Africa-Press – Tanzania. THE Court of Appeal has rejected an appeal lodged by the Tanzania Telecommunications Company Limited (TTCL) to oppose payments of 100m/- in damages to a civilian, Mr Stanley Mwabulambo for initiating false imprisonment and defamation claims.
Justices Gerald Ndika, Mwanaisha Kwariko and Barkey Sahel ruled against TTCL, the appellant, after allowing one ground of objection raised by Mr Mwabulambo, the respondent with effect that the appeal in question was time barred.
“This appeal which was filed on February 1, 2017 was time barred thus incompetent before the Court. In the event, we sustain the preliminary objection and proceed to strike out the appeal for being incompetent.
The respondent shall have his costs,” they ruled. During the hearing session, the counsel for the respondent had submitted that the appeal by the appellant to oppose the payments was time barred for having a defective certificate of delay.
The certificate of delay is a crucial document issued by the Registrar to exclude the period required for preparation and delivery of the certified copies of the judgment, decree and proceedings before lodging the appeal in time.
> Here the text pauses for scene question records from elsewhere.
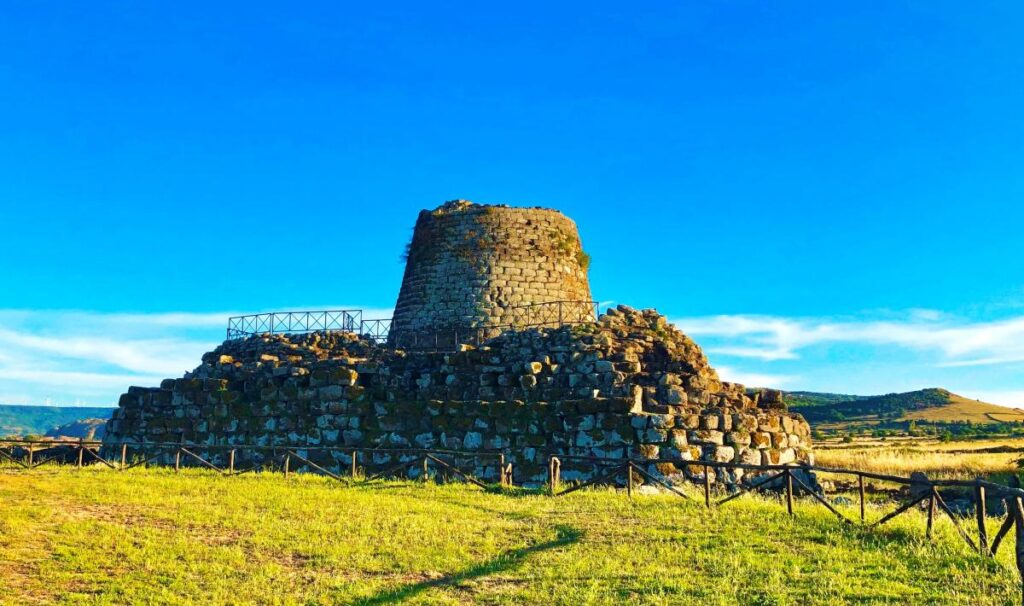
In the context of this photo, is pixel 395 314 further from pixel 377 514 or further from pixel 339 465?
pixel 377 514

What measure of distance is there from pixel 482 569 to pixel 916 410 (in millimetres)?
114711

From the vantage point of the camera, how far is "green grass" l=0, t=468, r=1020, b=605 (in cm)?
823

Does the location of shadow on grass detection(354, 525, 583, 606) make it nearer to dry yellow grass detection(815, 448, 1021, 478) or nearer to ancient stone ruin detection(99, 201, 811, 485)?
ancient stone ruin detection(99, 201, 811, 485)

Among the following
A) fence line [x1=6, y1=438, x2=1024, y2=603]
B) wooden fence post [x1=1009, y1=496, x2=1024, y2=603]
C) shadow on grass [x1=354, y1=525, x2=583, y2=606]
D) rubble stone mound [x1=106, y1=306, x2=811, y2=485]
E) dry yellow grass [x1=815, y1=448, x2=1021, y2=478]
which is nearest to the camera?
wooden fence post [x1=1009, y1=496, x2=1024, y2=603]

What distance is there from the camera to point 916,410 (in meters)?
109

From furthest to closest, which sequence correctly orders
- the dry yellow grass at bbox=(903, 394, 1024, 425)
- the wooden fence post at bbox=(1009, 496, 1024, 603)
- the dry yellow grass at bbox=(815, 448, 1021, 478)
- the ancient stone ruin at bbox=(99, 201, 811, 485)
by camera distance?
the dry yellow grass at bbox=(903, 394, 1024, 425), the dry yellow grass at bbox=(815, 448, 1021, 478), the ancient stone ruin at bbox=(99, 201, 811, 485), the wooden fence post at bbox=(1009, 496, 1024, 603)

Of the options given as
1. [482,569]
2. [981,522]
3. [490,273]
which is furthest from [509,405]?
[981,522]

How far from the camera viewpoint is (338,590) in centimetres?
841

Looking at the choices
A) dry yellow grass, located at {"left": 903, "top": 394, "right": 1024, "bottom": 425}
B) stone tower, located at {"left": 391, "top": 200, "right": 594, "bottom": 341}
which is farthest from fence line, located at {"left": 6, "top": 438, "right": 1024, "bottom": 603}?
dry yellow grass, located at {"left": 903, "top": 394, "right": 1024, "bottom": 425}

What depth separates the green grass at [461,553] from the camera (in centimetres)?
823

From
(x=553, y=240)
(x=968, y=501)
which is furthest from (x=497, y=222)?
(x=968, y=501)

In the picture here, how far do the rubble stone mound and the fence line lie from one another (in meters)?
0.33

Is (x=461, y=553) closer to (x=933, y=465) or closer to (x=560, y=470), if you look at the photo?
(x=560, y=470)

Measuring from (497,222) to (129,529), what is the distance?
1538 cm
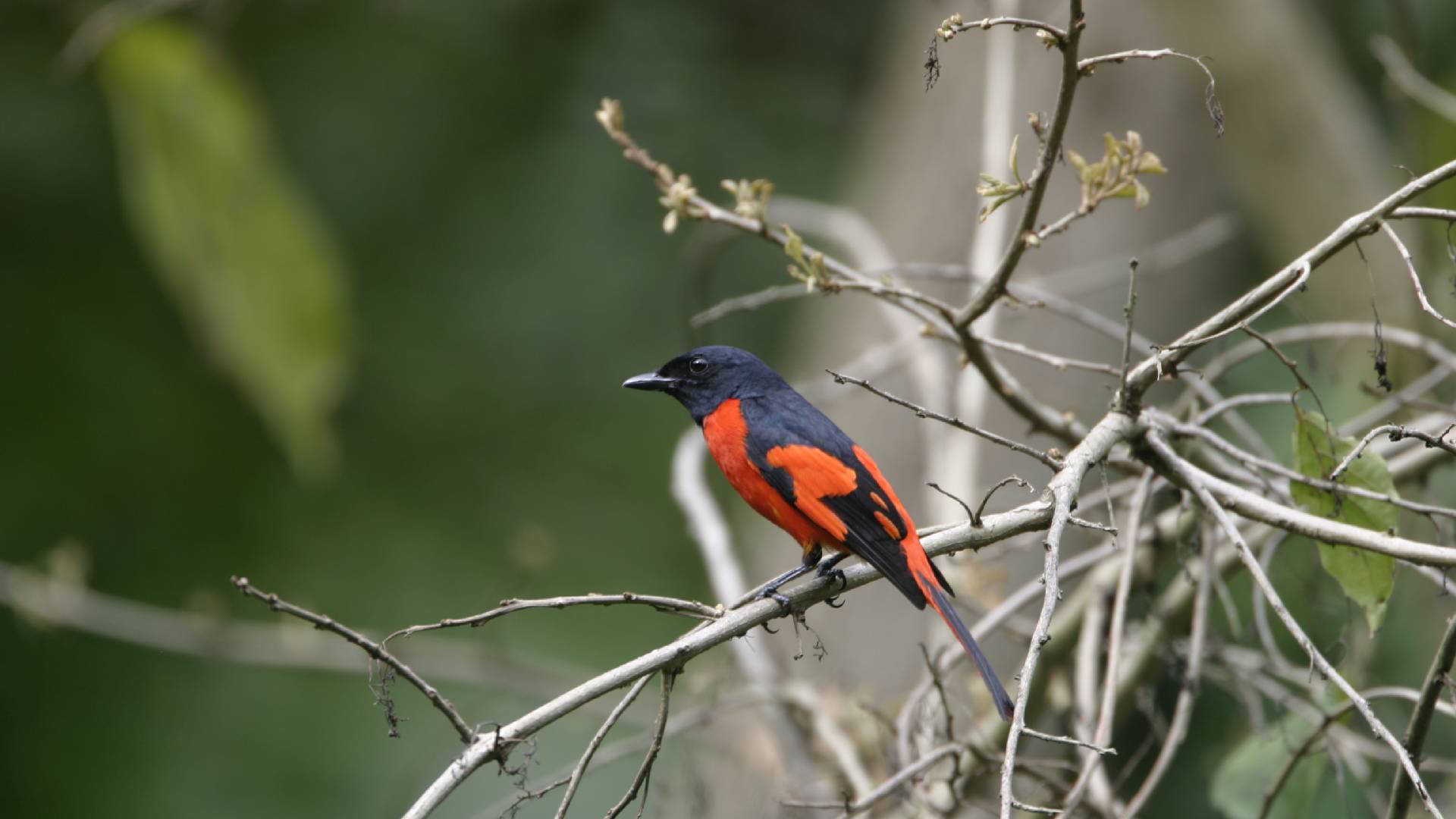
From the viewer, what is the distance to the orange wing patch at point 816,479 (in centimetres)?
265

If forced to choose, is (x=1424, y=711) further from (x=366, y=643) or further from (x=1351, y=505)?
(x=366, y=643)

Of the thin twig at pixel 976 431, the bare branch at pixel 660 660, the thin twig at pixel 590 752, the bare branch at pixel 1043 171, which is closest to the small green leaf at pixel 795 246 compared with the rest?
the bare branch at pixel 1043 171

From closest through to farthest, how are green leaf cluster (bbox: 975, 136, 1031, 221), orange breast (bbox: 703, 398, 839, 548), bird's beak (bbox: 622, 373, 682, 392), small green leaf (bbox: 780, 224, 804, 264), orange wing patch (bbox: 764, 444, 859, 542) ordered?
green leaf cluster (bbox: 975, 136, 1031, 221)
small green leaf (bbox: 780, 224, 804, 264)
orange wing patch (bbox: 764, 444, 859, 542)
orange breast (bbox: 703, 398, 839, 548)
bird's beak (bbox: 622, 373, 682, 392)

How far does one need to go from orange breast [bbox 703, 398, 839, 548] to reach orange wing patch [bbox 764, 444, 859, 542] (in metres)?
0.03

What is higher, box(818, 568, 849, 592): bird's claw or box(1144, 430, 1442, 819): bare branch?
box(818, 568, 849, 592): bird's claw

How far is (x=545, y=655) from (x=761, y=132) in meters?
3.37

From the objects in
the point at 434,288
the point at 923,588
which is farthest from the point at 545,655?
the point at 923,588

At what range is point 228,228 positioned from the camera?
15.4ft

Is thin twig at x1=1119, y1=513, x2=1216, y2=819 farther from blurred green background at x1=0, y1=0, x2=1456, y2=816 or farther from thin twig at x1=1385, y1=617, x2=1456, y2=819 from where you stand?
blurred green background at x1=0, y1=0, x2=1456, y2=816

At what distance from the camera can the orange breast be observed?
109 inches

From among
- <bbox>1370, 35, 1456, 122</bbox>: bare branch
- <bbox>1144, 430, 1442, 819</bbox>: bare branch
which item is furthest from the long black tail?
<bbox>1370, 35, 1456, 122</bbox>: bare branch

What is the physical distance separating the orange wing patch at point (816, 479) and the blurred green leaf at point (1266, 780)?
98cm

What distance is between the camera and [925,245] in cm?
560

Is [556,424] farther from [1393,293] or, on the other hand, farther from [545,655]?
[1393,293]
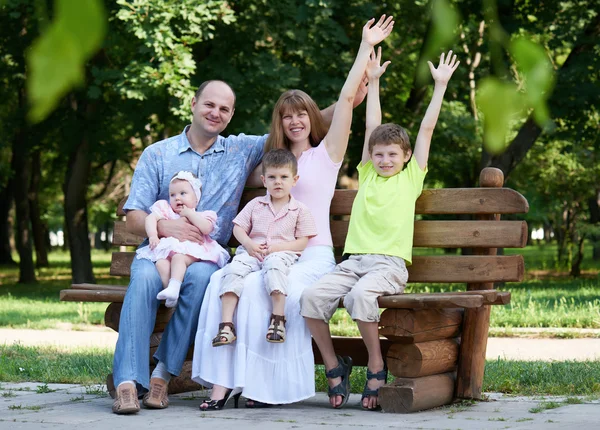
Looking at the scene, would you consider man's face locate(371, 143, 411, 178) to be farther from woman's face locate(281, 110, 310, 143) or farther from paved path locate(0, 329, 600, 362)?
paved path locate(0, 329, 600, 362)

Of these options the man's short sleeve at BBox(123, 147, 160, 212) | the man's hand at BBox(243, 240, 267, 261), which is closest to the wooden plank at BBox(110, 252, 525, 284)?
the man's hand at BBox(243, 240, 267, 261)

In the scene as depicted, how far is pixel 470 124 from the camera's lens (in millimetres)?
21688

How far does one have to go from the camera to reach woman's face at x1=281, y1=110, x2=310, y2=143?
5.59m

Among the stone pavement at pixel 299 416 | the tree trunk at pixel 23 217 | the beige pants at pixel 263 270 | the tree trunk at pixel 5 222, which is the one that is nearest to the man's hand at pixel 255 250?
the beige pants at pixel 263 270

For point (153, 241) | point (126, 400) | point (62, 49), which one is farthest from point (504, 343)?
point (62, 49)

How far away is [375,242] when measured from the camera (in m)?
5.18

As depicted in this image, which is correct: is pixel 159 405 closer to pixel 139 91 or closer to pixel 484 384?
pixel 484 384

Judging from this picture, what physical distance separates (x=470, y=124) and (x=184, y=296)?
17245 mm

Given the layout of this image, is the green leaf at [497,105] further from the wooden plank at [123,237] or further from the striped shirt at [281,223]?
the wooden plank at [123,237]

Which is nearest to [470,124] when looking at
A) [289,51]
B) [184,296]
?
[289,51]

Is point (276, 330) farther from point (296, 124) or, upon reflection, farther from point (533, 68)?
point (533, 68)

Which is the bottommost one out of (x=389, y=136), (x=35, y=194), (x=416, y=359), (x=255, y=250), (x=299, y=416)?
(x=299, y=416)

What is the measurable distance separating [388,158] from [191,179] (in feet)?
3.76

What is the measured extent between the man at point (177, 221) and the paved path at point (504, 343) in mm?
3307
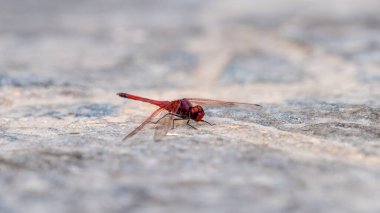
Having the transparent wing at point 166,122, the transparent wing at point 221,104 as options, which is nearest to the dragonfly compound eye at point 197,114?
the transparent wing at point 166,122

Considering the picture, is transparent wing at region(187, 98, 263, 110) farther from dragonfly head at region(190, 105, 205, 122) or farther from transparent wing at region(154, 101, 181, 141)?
dragonfly head at region(190, 105, 205, 122)

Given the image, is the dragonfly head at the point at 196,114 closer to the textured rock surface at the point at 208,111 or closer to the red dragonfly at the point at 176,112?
the red dragonfly at the point at 176,112

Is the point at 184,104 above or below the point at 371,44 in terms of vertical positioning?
below

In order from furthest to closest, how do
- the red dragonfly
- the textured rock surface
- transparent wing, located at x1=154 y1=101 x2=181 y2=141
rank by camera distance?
the red dragonfly
transparent wing, located at x1=154 y1=101 x2=181 y2=141
the textured rock surface

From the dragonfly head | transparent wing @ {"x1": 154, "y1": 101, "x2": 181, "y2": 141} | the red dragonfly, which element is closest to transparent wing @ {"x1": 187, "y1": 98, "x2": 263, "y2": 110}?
the red dragonfly

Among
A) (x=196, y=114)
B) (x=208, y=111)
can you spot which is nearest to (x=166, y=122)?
(x=196, y=114)

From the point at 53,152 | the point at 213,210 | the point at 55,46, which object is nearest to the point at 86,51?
the point at 55,46

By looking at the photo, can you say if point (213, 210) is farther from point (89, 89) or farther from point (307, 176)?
point (89, 89)
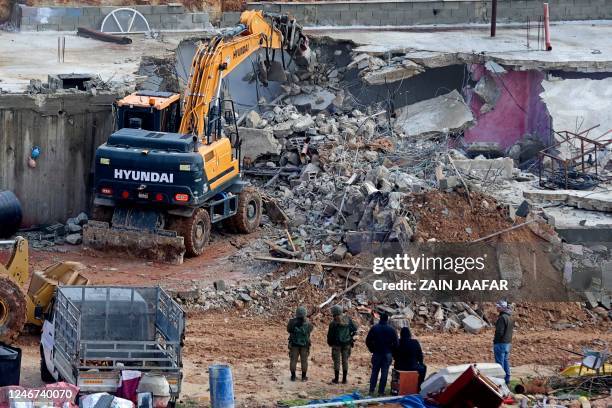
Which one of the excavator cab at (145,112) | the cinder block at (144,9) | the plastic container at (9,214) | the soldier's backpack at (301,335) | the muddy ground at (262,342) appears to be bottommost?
the muddy ground at (262,342)

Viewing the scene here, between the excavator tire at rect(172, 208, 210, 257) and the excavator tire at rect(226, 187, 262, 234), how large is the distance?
3.11 feet

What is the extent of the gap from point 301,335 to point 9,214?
833 cm

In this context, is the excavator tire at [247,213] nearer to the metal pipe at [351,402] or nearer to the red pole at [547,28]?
the metal pipe at [351,402]

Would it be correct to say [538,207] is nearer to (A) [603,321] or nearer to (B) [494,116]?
(A) [603,321]

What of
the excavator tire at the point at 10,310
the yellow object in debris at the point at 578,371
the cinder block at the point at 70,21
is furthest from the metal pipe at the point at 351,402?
the cinder block at the point at 70,21

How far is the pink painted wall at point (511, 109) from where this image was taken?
3328 centimetres

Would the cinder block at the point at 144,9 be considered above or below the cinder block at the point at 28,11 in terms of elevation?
above

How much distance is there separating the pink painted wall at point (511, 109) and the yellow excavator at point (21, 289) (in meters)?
13.6

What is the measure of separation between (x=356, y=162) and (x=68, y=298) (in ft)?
32.8

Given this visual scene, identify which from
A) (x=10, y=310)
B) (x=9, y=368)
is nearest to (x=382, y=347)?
(x=9, y=368)

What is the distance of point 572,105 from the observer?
3259 centimetres

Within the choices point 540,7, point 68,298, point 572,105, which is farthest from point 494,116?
point 68,298

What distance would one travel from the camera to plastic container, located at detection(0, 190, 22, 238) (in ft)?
85.7

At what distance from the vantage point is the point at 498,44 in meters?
34.8
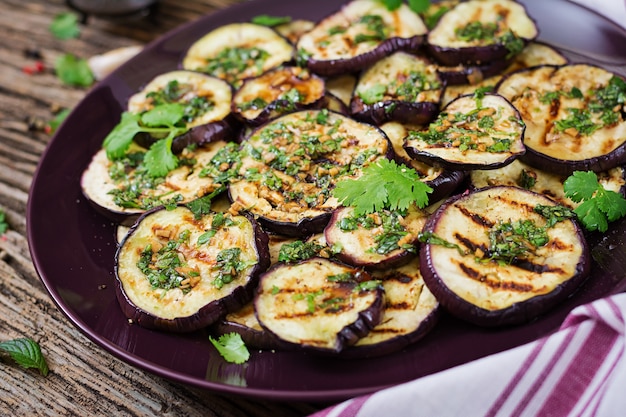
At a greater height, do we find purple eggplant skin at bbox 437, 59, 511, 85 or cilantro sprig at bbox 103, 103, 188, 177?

The justices pointed out that, according to Rule 90 (1) of the Court of Appeal Rules, the appellant is obliged to file an appeal within 60 days from the time of the filing of the notice of appeal.
However, they said, where he has applied for a copy of judgment and proceedings from the Registrar of the High Court within 60 days from the date of the impugned decision and served a copy of that letter on the respondent, the Registrar may issue the certificate of delay.
In the instant case, the justices observed that the impugned decision was handed down on May 10, 2013 and the notice of appeal was lodged on May 17, 2013 and, thus, under normal course of things the appellant ought to have lodged her appeal within 60 days from that date.
However, they said, as the appellant needed a copy of the impugned judgment and proceedings in the High Court to include in the record of appeal, she applied for the same on May 7, 2013 and served the letter on the respondent’s counsel on May 21, 2013.
According to the justices, the appellant was expected to lodge the appeal upon being supplied with the copy of proceedings and the record shows that on October 11, 2016 the Registrar wrote to the appellant that the documents were ready for collection.
They noted further that the certificate of delay excluded the days from May 17, 2013 when the appellant applied for and December 13, when she collected the copy of proceedings.
With the foregoing backdrop, the respondent had argued that the certificate of delay is defective since it mentioned December 13, 2016 as the date the appellant was supplied with the copy of proceedings but not borne out of the record.
This is because, he submitted, the date upon which the Registrar informed the appellant that the documents were ready for collection is October 11, 2016, hence it is the one upon which the time limit to lodge the appeal ought to start counting,” they said.
In their ruling, the justices were of the view that an erroneous certificate of delay could not be relied upon by the appellant in computation of the time within which to lodge the appeal.
“Since the certificate of delay has been ruled out to be defective, it cannot be relied upon by the appellant in computation of the time within which to lodge the appeal.
The appellant was thus required to lodge the appeal within 60 days from May 17, 2013 when he filed the notice of appeal,” they said.
The respondent won a suit against the appellant for general and exemplary damages arising out of false imprisonment and defamation.
At the trial, it was alleged that the appellant had falsely reported to the Police that the respondent and others had sent written threats to kill one Nigel Williams, an official of the appellant.
The said report led to the arrest of respondents and incarceration in Police custody for some days. The appellant refuted the claims and maintained that the complaint was made by the said Nigel Williams on his own volition.
At the end of trial, the High Court found the complaint to the police was actually made by the appellant’s management and was not justified, thus liable for damages.
In its decision, the court awarded the respondent general damages to a tune of 90m/- with interest at 7 percent per annum from the date of judgment and exemplary or punitive damages at a tune of 10m/-.
Aggrieved by that decision, the appellant lodged a notice of appeal to the Court of Appeal.